Statistical analysis

A difference in systemic exposure to regorafenib of 30% was determined to be clinically relevant. Because two primary comparisons were to be made (i.e., regorafenib with esomeprazole concomitant or 3 hours prior compared with regorafenib alone), a Bonferroni correction was applied. The Bonferroni correction was implemented by multiplying the obtained P values by 2 and calculation of 97.5% CIs, which correspond to the alpha of 0.025 with the interpretation of Bonferroni corrected 95% CIs. It was assumed that the within‐patient SD in regorafenib pharmacokinetics was 30%. Given a power of 80%, the sample size calculation resulted in a required number of 14 evaluable patients.22 Patients were considered evaluable when they completed all three phases, including all required blood samples.

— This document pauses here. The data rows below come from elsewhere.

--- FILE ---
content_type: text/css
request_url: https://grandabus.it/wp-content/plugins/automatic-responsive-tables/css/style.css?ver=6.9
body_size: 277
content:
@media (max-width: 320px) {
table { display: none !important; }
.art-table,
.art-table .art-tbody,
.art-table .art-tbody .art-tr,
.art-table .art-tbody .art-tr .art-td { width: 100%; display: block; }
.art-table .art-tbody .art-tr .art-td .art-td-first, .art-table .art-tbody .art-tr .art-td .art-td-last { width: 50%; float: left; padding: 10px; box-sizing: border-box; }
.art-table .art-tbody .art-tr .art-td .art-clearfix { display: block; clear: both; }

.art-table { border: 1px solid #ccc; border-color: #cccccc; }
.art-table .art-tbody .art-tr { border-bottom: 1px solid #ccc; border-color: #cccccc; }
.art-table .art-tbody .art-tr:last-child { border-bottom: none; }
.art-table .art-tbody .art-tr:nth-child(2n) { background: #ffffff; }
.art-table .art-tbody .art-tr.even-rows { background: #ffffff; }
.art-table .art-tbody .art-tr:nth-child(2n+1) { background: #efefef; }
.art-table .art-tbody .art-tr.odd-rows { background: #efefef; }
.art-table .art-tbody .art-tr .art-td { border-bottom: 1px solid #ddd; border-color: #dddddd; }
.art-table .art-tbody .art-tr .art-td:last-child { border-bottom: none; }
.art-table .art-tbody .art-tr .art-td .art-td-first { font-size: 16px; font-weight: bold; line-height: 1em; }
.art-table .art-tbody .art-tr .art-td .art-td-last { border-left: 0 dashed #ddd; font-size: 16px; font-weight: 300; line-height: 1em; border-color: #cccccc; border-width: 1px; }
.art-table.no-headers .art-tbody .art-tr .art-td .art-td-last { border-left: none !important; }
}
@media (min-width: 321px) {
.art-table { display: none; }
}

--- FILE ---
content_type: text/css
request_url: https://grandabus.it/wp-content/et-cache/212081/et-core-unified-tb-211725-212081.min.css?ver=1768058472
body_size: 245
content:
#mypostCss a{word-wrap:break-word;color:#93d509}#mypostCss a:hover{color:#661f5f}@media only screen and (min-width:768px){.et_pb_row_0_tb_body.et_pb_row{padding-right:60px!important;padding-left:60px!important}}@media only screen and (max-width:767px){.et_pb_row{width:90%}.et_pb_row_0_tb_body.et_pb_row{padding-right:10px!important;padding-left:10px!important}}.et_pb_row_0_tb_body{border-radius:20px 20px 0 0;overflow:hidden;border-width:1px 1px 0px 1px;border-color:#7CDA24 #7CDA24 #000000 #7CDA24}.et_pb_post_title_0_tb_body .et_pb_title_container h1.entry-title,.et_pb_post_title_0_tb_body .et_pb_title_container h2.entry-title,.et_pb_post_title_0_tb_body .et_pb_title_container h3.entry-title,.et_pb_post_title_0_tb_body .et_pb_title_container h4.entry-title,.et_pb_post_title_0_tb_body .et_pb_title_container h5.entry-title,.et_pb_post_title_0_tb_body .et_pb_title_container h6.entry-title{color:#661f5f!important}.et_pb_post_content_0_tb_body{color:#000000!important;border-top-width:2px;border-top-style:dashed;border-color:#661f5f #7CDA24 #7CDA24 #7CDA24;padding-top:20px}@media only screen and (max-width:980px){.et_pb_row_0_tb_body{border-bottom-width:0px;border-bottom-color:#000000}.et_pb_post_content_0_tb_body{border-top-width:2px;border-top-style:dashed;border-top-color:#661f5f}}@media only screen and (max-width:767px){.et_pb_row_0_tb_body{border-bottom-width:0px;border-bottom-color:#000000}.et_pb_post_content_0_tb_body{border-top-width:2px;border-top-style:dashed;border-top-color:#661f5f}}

Analyses of the AUC_0–24h and C_max were performed on log‐transformed observations because they were assumed to follow a log‐normal distribution.21 Estimates for the mean differences in (log) AUCs and C_max of regorafenib, M‐2, and M‐5 were obtained for the two comparisons separately using a linear mixed effect model with treatment, sequence, and phase as fixed effects and subject within sequence as a random effect.23 Variance components were estimated based on restricted maximum likelihood methods, and the Kenward‐Roger method of computing the denominator degrees of freedom was used. The mean differences and CIs for the differences were exponentiated to provide point estimates of the ratio of geometric means and CIs for these ratios, which can be interpreted as RDs in percentages. The T_max was analyzed by means of the Wilcoxon signed rank test and described with medians and interquartile ranges.

Toxicity was described as the incidence of toxicity per phase and was corrected for baseline toxicity by describing only new or worsened toxicity compared with baseline. This study was not powered to detect a difference in toxicity between treatment phases; therefore, these results only have a descriptive character.

Funding

This study was supported by an unrestricted grant from Bayer.

Conflict of Interest

The authors declared no competing interests for this work.

Author Contributions

F.M.dM., K.G.A.M.H., F.A.L.M.E., T.vG., R.W.F.vL., and R.H.J.M. wrote the manuscript. F.M.dM., T.vG., R.W.F.vL., and R.H.J.M. designed the research. F.M.dM., K.G.A.M.H., M.dW., H.K.vH., N.C.H.P.vdB.‐dG., F.A.L.M.E., and R.H.J.M. performed the research. F.M.dM., K.G.A.M.H., E.O.‐dH., and P.dB. analyzed the data. P.dB. contributed new reagents/analytical tools.

Supporting information

Figure S1. M‐2 and M‐5 AUC.

Table S1. Toxicity.

Methods S1. Detailed description assay regorafenib, M‐2, and M‐5.